It was the third round of the 2009 Charles Schwab Cup championship, at the Sonoma Valley Golf Club, and tour golfer Joey Sindelar felt a little dizzy and short of breath. “I remember saying to my caddie, ‘John, are these hills getting to you?’” The caddie said “No.”
The 51-year-old pro wasn’t feeling pain, but was light-headed and was having difficulty breathing. He thought maybe it had been all the flying he’d been doing recently. “It felt like I was in Denver air,” he said.
He tried to play a few more holes, but couldn’t make it. The next thing he knew, Joey Sindelar was in the Sonoma Valley Hospital emergency room.
“I’ll never forget Dr. Cohen coming in and sitting down and saying, “You’re telling a really good story, but it doesn’t match anything. So we’ve got to keep looking.’”
The golfer’s symptoms seemed to indicate heart failure, but he’d recently had a calcium CAT scan and his heart was fine. Cohen called in Dr. James Price, the cardio-pulmonary specialist, and the emergency room team proceeded with a technique known as “diagnosis by exclusion.”
“The sequence,” says Cohen, “was EKG, lab studies, chest x-ray, additional lab studies and finally a CT angiogram of the chest, which ultimately led to the diagnosis of pulmonary embolus.”

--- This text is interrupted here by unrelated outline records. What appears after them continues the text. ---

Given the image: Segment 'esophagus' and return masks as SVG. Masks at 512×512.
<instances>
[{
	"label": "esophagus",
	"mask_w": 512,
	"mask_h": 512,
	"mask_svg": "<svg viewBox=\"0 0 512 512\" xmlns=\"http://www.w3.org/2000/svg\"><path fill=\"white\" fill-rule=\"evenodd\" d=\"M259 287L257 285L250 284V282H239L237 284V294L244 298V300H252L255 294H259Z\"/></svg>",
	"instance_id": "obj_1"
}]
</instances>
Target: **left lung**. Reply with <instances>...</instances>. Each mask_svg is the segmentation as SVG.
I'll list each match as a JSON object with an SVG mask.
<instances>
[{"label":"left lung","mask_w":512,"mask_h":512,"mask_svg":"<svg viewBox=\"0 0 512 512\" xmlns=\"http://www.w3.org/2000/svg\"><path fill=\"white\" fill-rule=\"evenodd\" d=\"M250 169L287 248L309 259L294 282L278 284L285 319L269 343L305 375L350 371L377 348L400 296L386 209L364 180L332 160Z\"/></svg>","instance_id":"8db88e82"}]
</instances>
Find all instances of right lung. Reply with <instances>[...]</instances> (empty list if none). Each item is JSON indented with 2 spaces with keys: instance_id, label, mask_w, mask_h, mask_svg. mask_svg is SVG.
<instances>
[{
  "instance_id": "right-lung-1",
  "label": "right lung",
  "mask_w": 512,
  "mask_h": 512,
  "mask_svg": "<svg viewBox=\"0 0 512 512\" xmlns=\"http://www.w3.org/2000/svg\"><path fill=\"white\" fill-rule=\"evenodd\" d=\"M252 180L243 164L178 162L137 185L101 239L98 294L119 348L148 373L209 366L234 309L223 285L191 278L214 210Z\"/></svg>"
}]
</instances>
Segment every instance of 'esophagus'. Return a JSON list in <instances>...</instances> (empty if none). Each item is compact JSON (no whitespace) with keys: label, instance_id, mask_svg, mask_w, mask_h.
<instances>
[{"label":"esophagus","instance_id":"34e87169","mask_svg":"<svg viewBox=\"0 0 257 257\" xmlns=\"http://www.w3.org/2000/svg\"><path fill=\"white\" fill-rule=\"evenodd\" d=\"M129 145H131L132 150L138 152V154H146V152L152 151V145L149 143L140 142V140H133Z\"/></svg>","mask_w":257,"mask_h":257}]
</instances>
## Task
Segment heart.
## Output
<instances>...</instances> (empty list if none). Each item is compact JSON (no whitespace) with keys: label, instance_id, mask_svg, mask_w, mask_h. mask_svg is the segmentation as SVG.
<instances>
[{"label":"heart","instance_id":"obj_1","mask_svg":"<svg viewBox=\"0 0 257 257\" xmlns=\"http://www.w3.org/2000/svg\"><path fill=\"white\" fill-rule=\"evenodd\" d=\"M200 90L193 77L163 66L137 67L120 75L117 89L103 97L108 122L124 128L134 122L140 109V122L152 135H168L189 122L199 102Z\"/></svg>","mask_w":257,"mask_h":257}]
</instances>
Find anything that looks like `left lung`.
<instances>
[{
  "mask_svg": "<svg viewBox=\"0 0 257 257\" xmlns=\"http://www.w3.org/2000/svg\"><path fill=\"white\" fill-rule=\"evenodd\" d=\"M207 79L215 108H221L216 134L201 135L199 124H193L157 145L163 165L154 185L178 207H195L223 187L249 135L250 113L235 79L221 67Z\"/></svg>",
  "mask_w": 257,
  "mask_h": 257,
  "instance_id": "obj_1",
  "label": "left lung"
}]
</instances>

Price explained, “If we go on a cross-country trip, or we sit for long period of times, as Sindelar had, the blood in the veins stagnates because we’re not up and moving around, and as a result can form clots. And the clots can propagate and get larger. And those can break off and go to your lung.”
Sindelar was lucky, Price said, he got off that golf course in time. “A lot of people die of those things,” says Price, “He could have died on the course.”
For Price, this was one of many similar events the emergency room handles and serves to emphasize the need for a nearby emergency room. “There are number of people who come in with similar situations, get diagnosed, treated, and their lives are saved. The emergency room really does serve the community very, very well. If we didn’t have this here, if he had to be transported some other place, it’s possible there could have been a different outcome.”
Sindelar remembers Price telling him, “There’s no ego here. If you need to be somewhere else, we’ll get you there.”
“That’s right,” says Price, explaining Sonoma Valley Hospital has relationships with other hospitals in the area, if people come here and the diagnosis is beyond the scope of this hospital, patients are stabilized and then triaged to other centers. “But this,” he says, looking out the window to the emergency room sign, “is a very important starting point.”
For Sindelar, it was vital. “They gave me, right from the start, just the perfect amount of knowledge I needed, and comfort. It felt like home.”
When he was released, Sindelar took a moment to appreciate his good care and good health. “I just needed to look around the hospital and to drive around the Plaza. I remember saying to my wife, ‘Sue, I almost died here!’”
Sindelar, who had seven Top-10 finishes on this year’s Senior Tour, said he expects to be ready for the 2010 season opener in January.